Me postei por alguns minutos no topo da escada da entrada, coberta com um tapete vermelho para ser digna de receber quem tanto se preparou para a ocasião. Sobem senhoras com brincos reluzentes e pesados a lhes esticar orelhas, cílios postícios, vestidos longos com fendas maiores ainda. Degrau por degrau, também chegam senhores de camisa engomadinha, barba feita no capricho, perfumados para uma semana inteira.

Enquanto estranho todas aquelas cabeças brancas e aqueles sorrisos enrrugados bailando num fôlego que eu nunca tive, eles me olham com o canto dos olhos. Eu, uma ninfeta com idade para ser bisneta de alguns. "Ela não devia estar na cama a uma hora dessas?". Eu, de jeans. "Que absurdo! Nem se arruma para vir dançar". Eu, desacompanhada. "Ah, tadinha. Será que veio sozinha mesmo?". Foi como se eu sentisse esses cochichos desfilando das mesas até meus ouvidos. Ri por dentro. Bem pouco. Fui interrompida por esse senhor - e por um inesperado convite.

Teria inventado um jeito simpático de sair daquela situação. Mas não quis. E o tal velhinho me pegou pelo braço, como quem pede atenção: "Tá vendo aquela senhora de roxo? Olha como ela está preocupada em dançar bonito, em fazer o passo certinho. E olha como os ombros dela estão duros, como o parceiro está tenso e acuado". Então meu desconhecido apontou para outro casal: "Esses sabem dançar".

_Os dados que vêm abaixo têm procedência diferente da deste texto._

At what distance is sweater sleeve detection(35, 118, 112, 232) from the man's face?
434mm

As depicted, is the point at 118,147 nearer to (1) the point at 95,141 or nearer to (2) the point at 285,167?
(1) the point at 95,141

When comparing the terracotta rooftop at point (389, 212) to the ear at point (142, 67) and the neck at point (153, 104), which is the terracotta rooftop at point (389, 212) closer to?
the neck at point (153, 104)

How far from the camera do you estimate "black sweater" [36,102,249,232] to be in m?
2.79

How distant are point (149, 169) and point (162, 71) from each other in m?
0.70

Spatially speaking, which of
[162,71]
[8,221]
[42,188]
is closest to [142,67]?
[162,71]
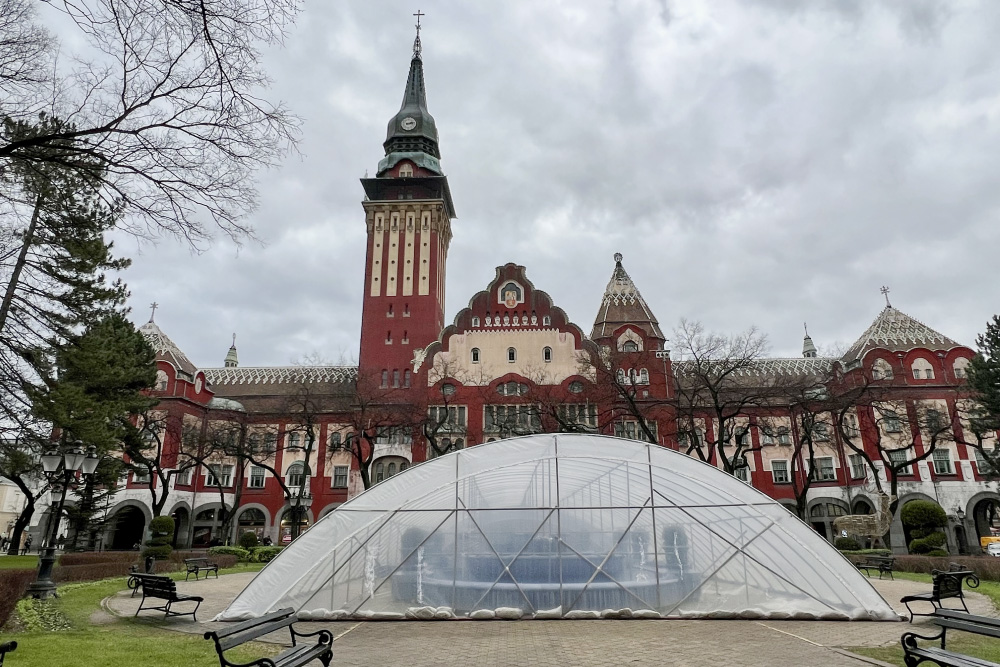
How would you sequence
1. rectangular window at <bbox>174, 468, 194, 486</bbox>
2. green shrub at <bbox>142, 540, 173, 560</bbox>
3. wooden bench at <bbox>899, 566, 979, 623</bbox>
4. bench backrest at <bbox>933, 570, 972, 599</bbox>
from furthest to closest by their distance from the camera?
rectangular window at <bbox>174, 468, 194, 486</bbox>, green shrub at <bbox>142, 540, 173, 560</bbox>, bench backrest at <bbox>933, 570, 972, 599</bbox>, wooden bench at <bbox>899, 566, 979, 623</bbox>

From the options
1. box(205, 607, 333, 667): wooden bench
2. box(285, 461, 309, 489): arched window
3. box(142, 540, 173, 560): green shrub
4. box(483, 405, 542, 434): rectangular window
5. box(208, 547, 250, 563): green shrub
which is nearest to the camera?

De rostos colados, meio sem ritmo e trombando vez ou outra nos vizinhos dançarinos, eles improvisavam uma coreografia qualquer. Um-dois pra cá, um-dois pra lá. As mãos do negro bigodudo, pousadas sobre as voluptuosas nádegas da senhorinha, comandavam o balanço e saíam de lá apenas pra rodopiá-la. "Você vê como ela gira de olhos fechados? Quem nunca se deixa levar perde o melhor da música - e da vida". Cavalheiro, ele se despediu com um sorriso e emendou, já a caminho de uma mesa: "Ainda bem que aquela doçurinha ali não está trabalhando agora. Adoro essa música".